Kondisi Bilal bin Rabbah, saat cahaya Islam datang
Ketika
Mekah dihebohkan dengan kemunculan seseorang yang menjadi Rasul Saw, yang
menyerukan kalimat Tauhid, Bilal adalah kelompok orang yang pertama memeluk Islam,
walau statusnya masih menjadi seorang budak.
Saat
Bilal masuk Islam, hanya ada beberapa orang yang telah mendahuluinya memeluk
agama baru itu. Seperti Ummul Mu’minin Khadijah binti Khuwailid, Abu Bakar
ash-shiddiq, Ali bin Abu Thalib, Ammar bin Yasir bersama ibunya, Sumayyah,
Shuhaib ar-rumi, dan Al-miqdad bin al-aswad.
Setelah
majikannya mengetahui jika Bilal masuk Islam, maka beliau disiksa terus menerus
oleh majikannya setiap hari, agar keluar dari Islam.
Bahkan,
beliau merasakan penganiayaan dari orang-orang Quraisy. Mekkah, yang lebih
berat dari siapa pun. Berbagai macam kekerasan, siksaan, dan kekejaman mendera
tubuhnya. Namun beliau, sebagaimana kaum muslimin yang lemah lainnya, tetap
sabar menghadapi ujian itu dengan kesabaran yang jarang sanggup ditunjukkan
oleh siapa pun.
Berbeda
dari Mukminin seperti Abu Bakar dan Ali bin Abu Thalib yang masih memiliki
keluarga dan suku yang membela mereka, mustadh ‘afun (orang-orang yang
tertindas) dari kalangan hamba sahaya dan budak itu, tidak memiliki siapa pun.
Sehingga,
orang-orang Quraisy menyiksa mereka tanpa rasa belas kasihan. Para Quraisy
ingin menjadikan penyiksaan atas mereka sebagai contoh dan pelajaran, bagi
setiap orang yang ingin mengikuti ajaran Muhammad.

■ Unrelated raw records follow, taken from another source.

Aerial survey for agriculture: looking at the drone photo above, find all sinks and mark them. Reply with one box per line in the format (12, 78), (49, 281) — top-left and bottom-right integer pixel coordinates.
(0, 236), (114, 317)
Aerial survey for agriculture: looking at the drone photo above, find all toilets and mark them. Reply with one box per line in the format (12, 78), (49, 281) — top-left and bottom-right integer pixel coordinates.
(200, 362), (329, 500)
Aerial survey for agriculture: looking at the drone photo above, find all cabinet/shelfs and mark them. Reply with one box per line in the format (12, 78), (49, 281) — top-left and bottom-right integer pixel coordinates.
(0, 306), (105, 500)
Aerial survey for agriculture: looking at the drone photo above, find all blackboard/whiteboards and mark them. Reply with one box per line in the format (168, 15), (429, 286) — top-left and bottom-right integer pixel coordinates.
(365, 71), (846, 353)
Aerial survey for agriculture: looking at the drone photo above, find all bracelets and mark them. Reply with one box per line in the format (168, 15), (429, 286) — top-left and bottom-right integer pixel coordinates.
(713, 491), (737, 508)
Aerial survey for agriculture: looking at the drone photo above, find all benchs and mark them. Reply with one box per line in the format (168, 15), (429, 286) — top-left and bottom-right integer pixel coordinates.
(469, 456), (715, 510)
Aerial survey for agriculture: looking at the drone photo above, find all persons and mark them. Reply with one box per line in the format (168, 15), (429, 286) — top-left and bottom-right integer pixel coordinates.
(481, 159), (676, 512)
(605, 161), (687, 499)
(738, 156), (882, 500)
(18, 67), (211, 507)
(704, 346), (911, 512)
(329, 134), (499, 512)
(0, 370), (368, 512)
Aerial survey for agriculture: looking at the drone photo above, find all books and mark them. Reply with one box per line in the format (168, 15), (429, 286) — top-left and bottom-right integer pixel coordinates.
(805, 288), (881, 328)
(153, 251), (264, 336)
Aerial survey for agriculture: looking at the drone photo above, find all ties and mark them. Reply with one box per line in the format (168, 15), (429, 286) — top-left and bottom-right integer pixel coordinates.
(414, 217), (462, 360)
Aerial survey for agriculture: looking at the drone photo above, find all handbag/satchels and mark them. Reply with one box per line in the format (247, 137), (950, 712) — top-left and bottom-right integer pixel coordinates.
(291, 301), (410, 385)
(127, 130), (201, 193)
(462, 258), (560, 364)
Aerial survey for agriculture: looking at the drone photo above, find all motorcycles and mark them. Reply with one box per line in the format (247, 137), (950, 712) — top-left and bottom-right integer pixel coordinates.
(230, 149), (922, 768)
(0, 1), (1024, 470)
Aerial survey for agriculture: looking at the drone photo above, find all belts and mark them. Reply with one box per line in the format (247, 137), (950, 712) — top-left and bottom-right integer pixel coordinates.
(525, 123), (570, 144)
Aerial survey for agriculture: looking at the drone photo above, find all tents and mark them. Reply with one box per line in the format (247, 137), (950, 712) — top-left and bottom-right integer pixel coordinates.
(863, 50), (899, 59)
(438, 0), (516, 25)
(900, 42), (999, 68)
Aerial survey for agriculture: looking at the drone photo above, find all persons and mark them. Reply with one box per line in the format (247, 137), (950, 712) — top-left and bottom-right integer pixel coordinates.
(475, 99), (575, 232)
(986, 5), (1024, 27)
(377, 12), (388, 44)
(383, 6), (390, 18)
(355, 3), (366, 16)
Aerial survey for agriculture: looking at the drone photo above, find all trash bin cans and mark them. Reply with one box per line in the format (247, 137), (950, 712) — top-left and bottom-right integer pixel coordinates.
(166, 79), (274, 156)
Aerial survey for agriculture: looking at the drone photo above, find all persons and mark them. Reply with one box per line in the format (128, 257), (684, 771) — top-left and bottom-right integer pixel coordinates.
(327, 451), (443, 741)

Penyiksaan kaum Quraisy terhadap Bilal bin Rabbah
Kaum
yang tertindas itu (mustadh ‘afun) disiksa oleh orang-orang kafir
Quraisy yang berhati sangat kejam dan tak mengenal kasih sayang.
Seperti,
Abu Jahal yang telah menodai dirinya dengan membunuh Sumayyah. Dia sempat
menghina dan mencaci maki, kemudian menghunjamkan tombaknya pada perut Sumayyah
hingga menembus punggung lemah itu. Dan akhirnya, gugurlah syuhada pertama
dalam sejarah Islam.
Sementara
itu, saudara-saudara seperjuangan Sumayyah, terutama Bilal bin Rabah, terus
disiksa oleh Quraisy tanpa henti.
Apabila
matahari tepat di atas ubun-ubun dan padang pasir Mekkah berubah menjadi ‘perapian
raksasa’ yang begitu menyengat, orang-orang Quraisy itu mulai membuka pakaian
orang-orang Islam yang tertindas itu, lalu memakaikan baju besi pada mereka,
dan membiarkan mereka terbakar oleh sengatan matahari yang terasa semakin
terik.
Tidak
cukup sampai di sana, orang-orang Quraisy itu juga mencambuk tubuh mereka, sambil
memaksa mereka mencaci maki Muhammad.
Adakalanya,
saat siksaan terasa begitu berat dan kekuatan tubuh para mustadh ‘afun
itu sampai batas untuk menahannya, mereka mengikuti kemauan orang-orang Quraisy
yang menyiksa mereka secara lahir, sementara hatinya tetap pasrah kepada Allah
dan Rasul-Nya.
Namun,
Sahabat Bilal, semoga Allah meridhainya… berbeda.
Baginya,
penderitaan itu masih terasa terlalu ringan, jika dibandingkan dengan
kecintaannya kepada Allah dan perjuangan di jalan-Nya.
Orang
Quraisy yang paling banyak menyiksa Bilal adalah Umayyah bin Khalaf (tuannya),
bersama para algojo. Mereka menghantam punggung Bilal dengan cambuk, namun
Bilal hanya berkata, “Ahad, Ahad (Allah Maha Esa).”
Mereka
menindih dada Bilal dengan batu besar yang panas, Bilal pun hanya berkata, “Ahad,
Ahad.”
Mereka
semakin meningkatkan penyiksaannya, namun Bilal tetap mengatakan, “Ahad, Ahad.”
Mereka
memaksa Bilal agar memuji Latta dan Uzza, tapi Bilal justru memuji dan
mengagungkan Allah dan Rasul-Nya.
Mereka
terus memaksanya, “Ikutilah yang kami katakan!”
Bilal
menjawab, “Lidahku tidak bisa mengatakannya.”
Jawaban
ini membuat siksaan mereka semakin hebat dan keras.
Apabila
merasa lelah dan bosan menyiksa, sang tiran, Umayyah bin Khalaf, mengikat leher
beliau dengan tali yang kasar, lalu menyerahkannya kepada sejumlah orang tak beradab
dan anak-anak agar menariknya di jalanan. Mereka menyeretnya di sepanjang Abthah
Mekkah (Pelataran Ka’bah).
Sementara
itu, Bilal terus menikmati siksaan yang diterimanya, karena membela ajaran
Allah dan Rasul-Nya. Beliau terus mengumandangkan pernyataan agungnya, “Ahad,
Ahad, Ahad, Ahad.”
Beliau
terus mengulang-ulangnya tanpa merasa bosan dan lelah.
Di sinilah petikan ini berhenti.